_Acción requerida 1_:
Traduce al inglés esta oración del texto sobre el botellón: «El problema está cuando el botellón causa que los vecinos no puedan dormir, o que el lugar acabe hecho una pocilga.»
_Acción requerida 2_:
En el texto sobre el botellón, enumera todos los hechos que se relatan en la oración que empieza con «Resumiendo».
_Acción requerida 3_:
Según el texto sobre el botellón, ¿en qué lugar agredieron a una persona por el tema del botellón?

_Sección del texto_:

No al botellón
El botellón está bien si nos fijamos en su esencia: gente que no quiere pagar los abusos en el precio del alcohol en un bar de copas y que se reúne con sus amigos para charlar y beber en la calle. El problema está cuando el botellón causa que los vecinos no puedan dormir, o que el lugar acabe hecho una pocilga.
Hoy he visto en las noticias cómo han agredido a una persona en Berja por el tema del botellón, denunció, ganó y ahora los jóvenes van a tocar las narices a esa familia. Resumiendo, molestan toda la noche, cuando se va el último mono llegan otros que lanzan piedras contra sus ventanas, le da un calentón al hombre, sale a pillar a quien lo hace, y le parten la cara.

_Líneas mostradas_:
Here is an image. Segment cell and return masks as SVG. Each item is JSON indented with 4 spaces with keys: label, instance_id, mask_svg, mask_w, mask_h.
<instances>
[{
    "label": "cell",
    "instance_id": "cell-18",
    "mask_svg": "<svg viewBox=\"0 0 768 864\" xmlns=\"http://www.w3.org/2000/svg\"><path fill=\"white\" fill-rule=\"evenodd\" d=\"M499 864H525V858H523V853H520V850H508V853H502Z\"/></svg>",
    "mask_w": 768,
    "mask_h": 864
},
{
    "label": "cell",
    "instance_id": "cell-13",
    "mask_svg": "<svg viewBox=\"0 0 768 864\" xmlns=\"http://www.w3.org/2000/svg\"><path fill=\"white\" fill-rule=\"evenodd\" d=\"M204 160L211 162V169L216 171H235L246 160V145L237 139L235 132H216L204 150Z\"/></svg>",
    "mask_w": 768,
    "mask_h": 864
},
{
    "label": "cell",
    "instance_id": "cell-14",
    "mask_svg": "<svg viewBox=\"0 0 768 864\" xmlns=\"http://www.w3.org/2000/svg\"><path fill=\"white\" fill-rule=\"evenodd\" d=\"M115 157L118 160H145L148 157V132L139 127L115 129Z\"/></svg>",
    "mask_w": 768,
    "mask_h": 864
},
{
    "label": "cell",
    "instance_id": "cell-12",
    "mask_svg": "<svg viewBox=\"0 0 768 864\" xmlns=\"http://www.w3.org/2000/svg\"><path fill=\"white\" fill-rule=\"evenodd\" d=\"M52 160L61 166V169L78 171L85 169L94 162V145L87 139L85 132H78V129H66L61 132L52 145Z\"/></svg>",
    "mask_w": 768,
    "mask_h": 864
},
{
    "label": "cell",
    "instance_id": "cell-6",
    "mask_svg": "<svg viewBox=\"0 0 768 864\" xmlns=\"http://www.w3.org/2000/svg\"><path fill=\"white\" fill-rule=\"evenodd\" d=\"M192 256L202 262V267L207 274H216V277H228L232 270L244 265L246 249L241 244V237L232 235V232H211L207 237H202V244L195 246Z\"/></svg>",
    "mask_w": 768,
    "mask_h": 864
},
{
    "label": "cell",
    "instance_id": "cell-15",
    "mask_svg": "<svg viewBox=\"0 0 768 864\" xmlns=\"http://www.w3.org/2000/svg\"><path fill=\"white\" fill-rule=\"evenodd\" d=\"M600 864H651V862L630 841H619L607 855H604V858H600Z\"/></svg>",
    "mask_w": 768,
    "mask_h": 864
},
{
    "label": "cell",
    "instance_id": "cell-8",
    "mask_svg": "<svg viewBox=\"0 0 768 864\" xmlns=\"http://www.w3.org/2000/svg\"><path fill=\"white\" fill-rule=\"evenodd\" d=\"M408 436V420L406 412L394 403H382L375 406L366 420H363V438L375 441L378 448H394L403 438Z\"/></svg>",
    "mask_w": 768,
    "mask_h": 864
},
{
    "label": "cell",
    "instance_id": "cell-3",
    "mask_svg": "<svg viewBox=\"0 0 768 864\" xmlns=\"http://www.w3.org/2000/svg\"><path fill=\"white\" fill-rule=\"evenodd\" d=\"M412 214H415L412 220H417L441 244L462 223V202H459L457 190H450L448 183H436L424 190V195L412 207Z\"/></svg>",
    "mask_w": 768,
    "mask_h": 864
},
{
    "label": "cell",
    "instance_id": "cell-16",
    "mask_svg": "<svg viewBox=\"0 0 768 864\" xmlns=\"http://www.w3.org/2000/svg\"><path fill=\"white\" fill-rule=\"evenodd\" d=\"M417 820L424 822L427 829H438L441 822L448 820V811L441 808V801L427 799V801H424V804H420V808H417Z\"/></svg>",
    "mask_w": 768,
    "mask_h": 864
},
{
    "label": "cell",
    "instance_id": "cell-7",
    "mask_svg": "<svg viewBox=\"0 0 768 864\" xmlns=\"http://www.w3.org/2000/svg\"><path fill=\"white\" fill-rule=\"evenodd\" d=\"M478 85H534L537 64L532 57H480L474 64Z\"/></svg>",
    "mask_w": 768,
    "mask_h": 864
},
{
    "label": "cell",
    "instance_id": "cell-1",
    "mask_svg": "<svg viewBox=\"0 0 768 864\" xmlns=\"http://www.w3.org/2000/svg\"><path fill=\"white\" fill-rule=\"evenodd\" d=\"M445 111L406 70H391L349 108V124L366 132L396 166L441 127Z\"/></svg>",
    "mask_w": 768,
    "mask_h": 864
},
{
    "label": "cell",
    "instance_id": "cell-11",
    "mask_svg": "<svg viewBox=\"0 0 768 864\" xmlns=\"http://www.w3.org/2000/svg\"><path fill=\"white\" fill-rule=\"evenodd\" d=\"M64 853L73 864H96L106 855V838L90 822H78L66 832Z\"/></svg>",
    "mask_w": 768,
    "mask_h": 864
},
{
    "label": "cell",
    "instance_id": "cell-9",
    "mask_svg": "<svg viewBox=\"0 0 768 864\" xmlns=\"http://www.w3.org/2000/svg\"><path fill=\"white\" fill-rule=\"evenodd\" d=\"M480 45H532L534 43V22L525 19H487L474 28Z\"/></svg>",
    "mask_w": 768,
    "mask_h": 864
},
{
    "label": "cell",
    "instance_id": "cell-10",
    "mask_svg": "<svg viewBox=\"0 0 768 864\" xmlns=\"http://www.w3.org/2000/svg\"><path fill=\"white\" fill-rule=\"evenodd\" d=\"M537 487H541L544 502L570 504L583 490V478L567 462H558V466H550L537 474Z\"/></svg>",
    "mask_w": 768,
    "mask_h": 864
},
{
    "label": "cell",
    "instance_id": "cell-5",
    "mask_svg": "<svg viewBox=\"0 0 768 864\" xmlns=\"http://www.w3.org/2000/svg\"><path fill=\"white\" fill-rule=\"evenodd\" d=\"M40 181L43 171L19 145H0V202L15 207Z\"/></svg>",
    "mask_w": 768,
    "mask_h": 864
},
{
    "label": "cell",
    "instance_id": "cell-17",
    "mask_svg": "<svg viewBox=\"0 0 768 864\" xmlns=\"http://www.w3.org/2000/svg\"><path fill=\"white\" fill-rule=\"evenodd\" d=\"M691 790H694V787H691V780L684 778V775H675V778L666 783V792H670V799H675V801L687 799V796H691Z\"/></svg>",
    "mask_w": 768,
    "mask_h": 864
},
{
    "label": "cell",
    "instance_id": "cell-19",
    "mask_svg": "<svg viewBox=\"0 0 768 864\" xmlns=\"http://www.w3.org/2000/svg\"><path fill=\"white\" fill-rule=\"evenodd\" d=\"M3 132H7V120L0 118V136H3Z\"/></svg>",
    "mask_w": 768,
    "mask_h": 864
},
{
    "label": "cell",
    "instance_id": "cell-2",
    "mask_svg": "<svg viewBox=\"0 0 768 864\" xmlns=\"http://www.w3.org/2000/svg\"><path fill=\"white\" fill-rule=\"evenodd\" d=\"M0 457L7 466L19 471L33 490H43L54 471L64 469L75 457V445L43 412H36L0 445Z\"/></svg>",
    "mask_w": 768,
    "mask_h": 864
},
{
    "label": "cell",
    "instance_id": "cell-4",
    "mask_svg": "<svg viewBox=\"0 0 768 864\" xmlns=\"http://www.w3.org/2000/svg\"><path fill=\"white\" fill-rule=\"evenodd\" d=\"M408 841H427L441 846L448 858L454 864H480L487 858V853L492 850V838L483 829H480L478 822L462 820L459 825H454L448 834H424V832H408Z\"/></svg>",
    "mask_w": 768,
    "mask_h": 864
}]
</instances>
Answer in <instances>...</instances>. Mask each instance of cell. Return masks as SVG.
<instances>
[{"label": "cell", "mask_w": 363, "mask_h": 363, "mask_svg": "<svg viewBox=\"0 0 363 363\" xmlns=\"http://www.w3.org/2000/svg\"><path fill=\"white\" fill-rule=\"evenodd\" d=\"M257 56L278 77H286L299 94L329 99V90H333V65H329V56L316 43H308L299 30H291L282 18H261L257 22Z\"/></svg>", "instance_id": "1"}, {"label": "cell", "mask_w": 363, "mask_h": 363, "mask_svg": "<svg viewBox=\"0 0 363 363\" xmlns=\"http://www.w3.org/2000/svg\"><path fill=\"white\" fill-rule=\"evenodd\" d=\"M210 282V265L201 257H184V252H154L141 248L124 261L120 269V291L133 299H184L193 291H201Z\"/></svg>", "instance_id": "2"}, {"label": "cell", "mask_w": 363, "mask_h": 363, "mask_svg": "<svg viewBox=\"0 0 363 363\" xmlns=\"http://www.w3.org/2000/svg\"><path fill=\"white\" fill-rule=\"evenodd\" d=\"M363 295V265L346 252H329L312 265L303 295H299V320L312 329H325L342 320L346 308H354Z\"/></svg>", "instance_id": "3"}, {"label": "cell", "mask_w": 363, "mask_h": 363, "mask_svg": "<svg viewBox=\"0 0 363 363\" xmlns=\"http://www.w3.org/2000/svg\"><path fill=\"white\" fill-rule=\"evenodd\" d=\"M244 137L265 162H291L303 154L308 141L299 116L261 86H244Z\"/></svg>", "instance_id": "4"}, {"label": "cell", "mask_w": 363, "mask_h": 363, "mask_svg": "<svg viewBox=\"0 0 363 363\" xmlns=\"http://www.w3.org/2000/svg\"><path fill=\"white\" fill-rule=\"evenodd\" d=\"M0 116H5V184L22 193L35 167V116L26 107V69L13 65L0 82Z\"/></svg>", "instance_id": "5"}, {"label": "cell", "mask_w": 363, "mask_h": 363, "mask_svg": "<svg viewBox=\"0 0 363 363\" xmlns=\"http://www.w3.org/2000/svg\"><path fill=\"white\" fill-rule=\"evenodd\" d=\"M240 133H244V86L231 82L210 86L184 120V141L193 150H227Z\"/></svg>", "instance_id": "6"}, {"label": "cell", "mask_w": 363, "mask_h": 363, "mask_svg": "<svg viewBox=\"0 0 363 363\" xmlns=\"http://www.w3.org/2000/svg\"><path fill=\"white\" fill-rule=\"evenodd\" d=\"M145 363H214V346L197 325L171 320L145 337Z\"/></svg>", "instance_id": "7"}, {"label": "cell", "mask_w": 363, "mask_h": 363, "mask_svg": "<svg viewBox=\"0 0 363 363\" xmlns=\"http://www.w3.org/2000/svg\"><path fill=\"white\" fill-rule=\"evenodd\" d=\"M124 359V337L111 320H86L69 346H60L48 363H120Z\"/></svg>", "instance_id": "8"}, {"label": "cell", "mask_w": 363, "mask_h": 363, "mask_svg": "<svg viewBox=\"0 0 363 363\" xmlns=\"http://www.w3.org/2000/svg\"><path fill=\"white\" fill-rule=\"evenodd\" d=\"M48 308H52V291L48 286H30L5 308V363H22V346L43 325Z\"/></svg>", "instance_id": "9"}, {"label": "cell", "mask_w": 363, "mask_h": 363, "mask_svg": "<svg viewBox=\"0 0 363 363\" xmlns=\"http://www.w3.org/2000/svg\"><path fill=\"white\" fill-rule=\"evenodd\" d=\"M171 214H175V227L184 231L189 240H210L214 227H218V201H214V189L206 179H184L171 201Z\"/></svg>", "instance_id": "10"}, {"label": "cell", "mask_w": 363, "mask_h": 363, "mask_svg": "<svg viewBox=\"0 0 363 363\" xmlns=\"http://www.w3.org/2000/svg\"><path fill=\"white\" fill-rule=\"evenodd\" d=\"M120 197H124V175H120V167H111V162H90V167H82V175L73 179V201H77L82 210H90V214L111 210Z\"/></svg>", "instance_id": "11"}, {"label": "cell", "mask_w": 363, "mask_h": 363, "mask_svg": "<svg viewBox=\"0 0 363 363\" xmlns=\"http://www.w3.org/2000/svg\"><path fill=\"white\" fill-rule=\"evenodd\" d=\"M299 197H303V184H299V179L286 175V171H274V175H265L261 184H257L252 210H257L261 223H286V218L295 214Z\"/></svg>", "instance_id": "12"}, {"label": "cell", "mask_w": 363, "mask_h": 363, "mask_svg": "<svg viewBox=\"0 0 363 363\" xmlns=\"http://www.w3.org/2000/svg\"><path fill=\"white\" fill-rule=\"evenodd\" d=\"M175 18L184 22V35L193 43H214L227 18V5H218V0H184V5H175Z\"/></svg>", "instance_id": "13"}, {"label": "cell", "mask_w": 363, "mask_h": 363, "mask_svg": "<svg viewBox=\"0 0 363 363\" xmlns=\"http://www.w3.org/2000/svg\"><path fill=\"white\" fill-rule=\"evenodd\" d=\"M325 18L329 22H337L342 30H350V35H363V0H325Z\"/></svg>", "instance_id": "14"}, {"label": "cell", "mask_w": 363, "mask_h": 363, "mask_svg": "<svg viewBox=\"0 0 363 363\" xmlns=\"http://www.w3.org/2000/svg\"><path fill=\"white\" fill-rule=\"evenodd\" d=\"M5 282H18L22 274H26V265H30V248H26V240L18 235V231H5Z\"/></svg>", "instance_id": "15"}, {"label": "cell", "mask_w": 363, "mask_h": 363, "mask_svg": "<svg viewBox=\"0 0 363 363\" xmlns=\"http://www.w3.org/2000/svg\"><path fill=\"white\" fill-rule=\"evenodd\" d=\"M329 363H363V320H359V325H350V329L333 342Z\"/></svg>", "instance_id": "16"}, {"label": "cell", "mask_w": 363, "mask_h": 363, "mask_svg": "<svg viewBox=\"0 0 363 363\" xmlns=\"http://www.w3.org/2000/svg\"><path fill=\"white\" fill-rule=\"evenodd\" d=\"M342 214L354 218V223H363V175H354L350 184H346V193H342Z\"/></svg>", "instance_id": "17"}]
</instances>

_Respuesta esperada 1_:
The problem comes when the botellón keeps the neighbors from sleeping, or when the place ends up a pigsty.

_Respuesta esperada 2_:
- Molestan toda la noche.
- Cuando se va el último, llegan otros que lanzan piedras contra sus ventanas.
- Al hombre le da un calentón.
- Sale a pillar a quien lo hace.
- Le parten la cara.

_Respuesta esperada 3_:
En Berja.